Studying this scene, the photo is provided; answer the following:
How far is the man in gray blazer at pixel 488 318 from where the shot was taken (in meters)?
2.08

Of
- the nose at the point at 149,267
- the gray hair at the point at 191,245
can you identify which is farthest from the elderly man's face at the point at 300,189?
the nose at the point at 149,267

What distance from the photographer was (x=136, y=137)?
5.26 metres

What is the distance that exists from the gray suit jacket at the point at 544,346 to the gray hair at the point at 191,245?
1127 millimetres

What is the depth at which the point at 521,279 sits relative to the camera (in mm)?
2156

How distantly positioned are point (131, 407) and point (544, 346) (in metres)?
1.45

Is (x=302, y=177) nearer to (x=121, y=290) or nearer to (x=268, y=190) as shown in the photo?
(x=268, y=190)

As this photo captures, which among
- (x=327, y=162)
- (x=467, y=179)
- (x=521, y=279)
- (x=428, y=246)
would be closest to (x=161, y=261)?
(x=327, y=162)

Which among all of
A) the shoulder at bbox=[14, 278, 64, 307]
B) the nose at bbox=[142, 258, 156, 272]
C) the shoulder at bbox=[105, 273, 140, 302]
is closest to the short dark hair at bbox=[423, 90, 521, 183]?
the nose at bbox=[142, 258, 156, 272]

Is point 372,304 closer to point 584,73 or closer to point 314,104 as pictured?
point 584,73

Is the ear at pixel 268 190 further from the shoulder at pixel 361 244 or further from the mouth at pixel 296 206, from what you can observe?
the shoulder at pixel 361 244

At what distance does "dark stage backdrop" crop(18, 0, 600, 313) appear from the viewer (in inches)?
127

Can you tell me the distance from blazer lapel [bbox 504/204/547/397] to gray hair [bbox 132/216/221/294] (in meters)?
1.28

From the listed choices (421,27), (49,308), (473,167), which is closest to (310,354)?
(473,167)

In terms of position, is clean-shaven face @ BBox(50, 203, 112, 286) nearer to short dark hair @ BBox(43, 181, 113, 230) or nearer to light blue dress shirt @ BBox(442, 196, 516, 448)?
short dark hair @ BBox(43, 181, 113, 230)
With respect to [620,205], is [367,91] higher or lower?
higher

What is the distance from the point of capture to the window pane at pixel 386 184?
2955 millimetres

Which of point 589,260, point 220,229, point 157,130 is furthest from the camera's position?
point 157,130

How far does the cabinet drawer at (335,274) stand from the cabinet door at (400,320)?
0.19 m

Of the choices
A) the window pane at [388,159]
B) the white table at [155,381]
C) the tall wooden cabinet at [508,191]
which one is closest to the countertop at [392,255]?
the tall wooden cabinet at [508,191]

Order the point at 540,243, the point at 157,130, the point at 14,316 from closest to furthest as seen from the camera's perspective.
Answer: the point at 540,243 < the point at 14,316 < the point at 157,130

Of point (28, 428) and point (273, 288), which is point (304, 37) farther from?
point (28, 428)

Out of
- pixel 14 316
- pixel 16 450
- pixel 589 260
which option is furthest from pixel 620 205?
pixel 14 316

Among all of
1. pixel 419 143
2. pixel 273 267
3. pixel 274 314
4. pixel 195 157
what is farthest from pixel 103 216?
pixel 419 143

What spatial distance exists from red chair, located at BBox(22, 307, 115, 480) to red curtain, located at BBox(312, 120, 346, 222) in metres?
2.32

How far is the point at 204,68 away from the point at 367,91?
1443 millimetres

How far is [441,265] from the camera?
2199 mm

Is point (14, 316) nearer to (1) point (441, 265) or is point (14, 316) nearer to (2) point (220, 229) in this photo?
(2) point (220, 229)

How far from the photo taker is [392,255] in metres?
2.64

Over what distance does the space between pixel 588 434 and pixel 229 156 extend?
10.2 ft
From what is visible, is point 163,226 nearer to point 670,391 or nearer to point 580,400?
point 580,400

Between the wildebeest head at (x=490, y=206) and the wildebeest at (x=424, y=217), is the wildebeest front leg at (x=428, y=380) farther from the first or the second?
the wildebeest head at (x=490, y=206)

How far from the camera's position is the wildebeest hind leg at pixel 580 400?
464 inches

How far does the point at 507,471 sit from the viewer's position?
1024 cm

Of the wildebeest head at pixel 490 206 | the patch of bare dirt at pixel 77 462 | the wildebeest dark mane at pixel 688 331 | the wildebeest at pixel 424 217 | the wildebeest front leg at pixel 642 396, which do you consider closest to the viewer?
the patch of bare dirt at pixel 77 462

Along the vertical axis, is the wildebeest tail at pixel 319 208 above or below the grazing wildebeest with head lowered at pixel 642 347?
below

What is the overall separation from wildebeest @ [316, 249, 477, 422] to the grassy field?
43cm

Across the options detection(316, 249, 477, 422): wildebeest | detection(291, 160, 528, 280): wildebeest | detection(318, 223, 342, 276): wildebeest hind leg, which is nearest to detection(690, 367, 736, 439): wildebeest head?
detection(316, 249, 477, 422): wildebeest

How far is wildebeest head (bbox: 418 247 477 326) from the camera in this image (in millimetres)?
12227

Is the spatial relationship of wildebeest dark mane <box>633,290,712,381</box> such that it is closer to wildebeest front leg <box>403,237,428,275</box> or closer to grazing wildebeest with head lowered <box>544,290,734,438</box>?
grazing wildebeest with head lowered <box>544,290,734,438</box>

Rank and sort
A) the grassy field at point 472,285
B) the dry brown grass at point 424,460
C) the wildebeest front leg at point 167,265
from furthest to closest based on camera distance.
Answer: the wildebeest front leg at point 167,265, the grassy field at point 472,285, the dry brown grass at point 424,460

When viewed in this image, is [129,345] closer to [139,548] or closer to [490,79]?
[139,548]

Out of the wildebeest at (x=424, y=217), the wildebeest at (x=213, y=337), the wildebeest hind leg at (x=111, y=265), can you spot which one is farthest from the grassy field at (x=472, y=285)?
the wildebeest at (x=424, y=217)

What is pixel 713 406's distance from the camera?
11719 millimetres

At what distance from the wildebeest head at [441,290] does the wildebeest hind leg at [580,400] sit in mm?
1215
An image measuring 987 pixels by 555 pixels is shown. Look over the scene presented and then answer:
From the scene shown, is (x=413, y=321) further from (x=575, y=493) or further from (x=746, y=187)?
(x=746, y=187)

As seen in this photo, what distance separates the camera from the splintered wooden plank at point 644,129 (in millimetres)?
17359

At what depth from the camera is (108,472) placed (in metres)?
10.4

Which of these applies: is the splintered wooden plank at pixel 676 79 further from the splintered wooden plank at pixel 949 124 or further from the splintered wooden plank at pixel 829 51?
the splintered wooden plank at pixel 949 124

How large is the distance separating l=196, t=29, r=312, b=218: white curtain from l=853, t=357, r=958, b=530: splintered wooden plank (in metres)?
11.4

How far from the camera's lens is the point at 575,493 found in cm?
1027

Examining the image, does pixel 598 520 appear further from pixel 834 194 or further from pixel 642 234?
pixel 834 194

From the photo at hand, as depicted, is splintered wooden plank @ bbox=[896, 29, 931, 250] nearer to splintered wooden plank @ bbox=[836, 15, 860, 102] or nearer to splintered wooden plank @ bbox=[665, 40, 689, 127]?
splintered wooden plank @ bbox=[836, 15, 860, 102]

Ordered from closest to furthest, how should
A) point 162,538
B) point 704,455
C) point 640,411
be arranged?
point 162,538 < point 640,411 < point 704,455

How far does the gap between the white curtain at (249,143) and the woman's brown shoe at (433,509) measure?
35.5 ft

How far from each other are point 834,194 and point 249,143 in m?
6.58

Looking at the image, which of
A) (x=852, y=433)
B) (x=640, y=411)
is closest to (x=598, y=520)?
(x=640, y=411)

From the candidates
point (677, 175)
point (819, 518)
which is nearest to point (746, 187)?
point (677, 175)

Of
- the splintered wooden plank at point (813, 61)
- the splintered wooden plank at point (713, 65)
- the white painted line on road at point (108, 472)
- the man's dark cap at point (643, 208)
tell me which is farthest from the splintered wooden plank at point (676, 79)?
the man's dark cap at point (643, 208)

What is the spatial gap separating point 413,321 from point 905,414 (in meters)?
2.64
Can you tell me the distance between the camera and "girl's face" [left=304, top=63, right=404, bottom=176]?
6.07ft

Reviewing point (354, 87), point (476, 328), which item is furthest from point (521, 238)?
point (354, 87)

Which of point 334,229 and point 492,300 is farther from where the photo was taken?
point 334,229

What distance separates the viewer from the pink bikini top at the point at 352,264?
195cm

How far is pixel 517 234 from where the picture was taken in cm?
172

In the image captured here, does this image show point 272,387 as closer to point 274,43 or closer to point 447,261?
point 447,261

Challenge:
Retype the stretch of the listing from the line containing "How far from the photo" through the line containing "Answer: the wildebeest", keeping every line unchanged.

Response to the task:
How far from the photo taker is [392,255] in metres?
2.64

Over what distance does the space between pixel 588 434 and pixel 229 156 extend?
10.2 ft
From what is visible, is point 163,226 nearer to point 670,391 or nearer to point 580,400?
point 580,400

Between the wildebeest head at (x=490, y=206) and the wildebeest at (x=424, y=217), is the wildebeest front leg at (x=428, y=380) farther from the first or the second?
the wildebeest head at (x=490, y=206)

How far from the camera's position is the wildebeest hind leg at pixel 580 400?
464 inches

How far does the point at 507,471 sit from the viewer's position?
1024 cm

Of the wildebeest head at pixel 490 206 | the patch of bare dirt at pixel 77 462 | the wildebeest dark mane at pixel 688 331 | the wildebeest at pixel 424 217 | the wildebeest front leg at pixel 642 396, which do you consider closest to the viewer?
the patch of bare dirt at pixel 77 462

Along the vertical axis, is the wildebeest tail at pixel 319 208 above or below the grazing wildebeest with head lowered at pixel 642 347?
below

What is the overall separation from wildebeest @ [316, 249, 477, 422] to the grassy field?
43cm

Across the options detection(316, 249, 477, 422): wildebeest | detection(291, 160, 528, 280): wildebeest | detection(318, 223, 342, 276): wildebeest hind leg, which is nearest to detection(690, 367, 736, 439): wildebeest head?
detection(316, 249, 477, 422): wildebeest

How far is wildebeest head (bbox: 418 247 477 326) from the camera in this image (in millimetres)?
12227

Is the spatial relationship of wildebeest dark mane <box>633,290,712,381</box> such that it is closer to wildebeest front leg <box>403,237,428,275</box> or closer to grazing wildebeest with head lowered <box>544,290,734,438</box>?
grazing wildebeest with head lowered <box>544,290,734,438</box>

Rank and sort
A) the grassy field at point 472,285
B) the dry brown grass at point 424,460
C) the wildebeest front leg at point 167,265
from furthest to closest based on camera distance.
Answer: the wildebeest front leg at point 167,265, the grassy field at point 472,285, the dry brown grass at point 424,460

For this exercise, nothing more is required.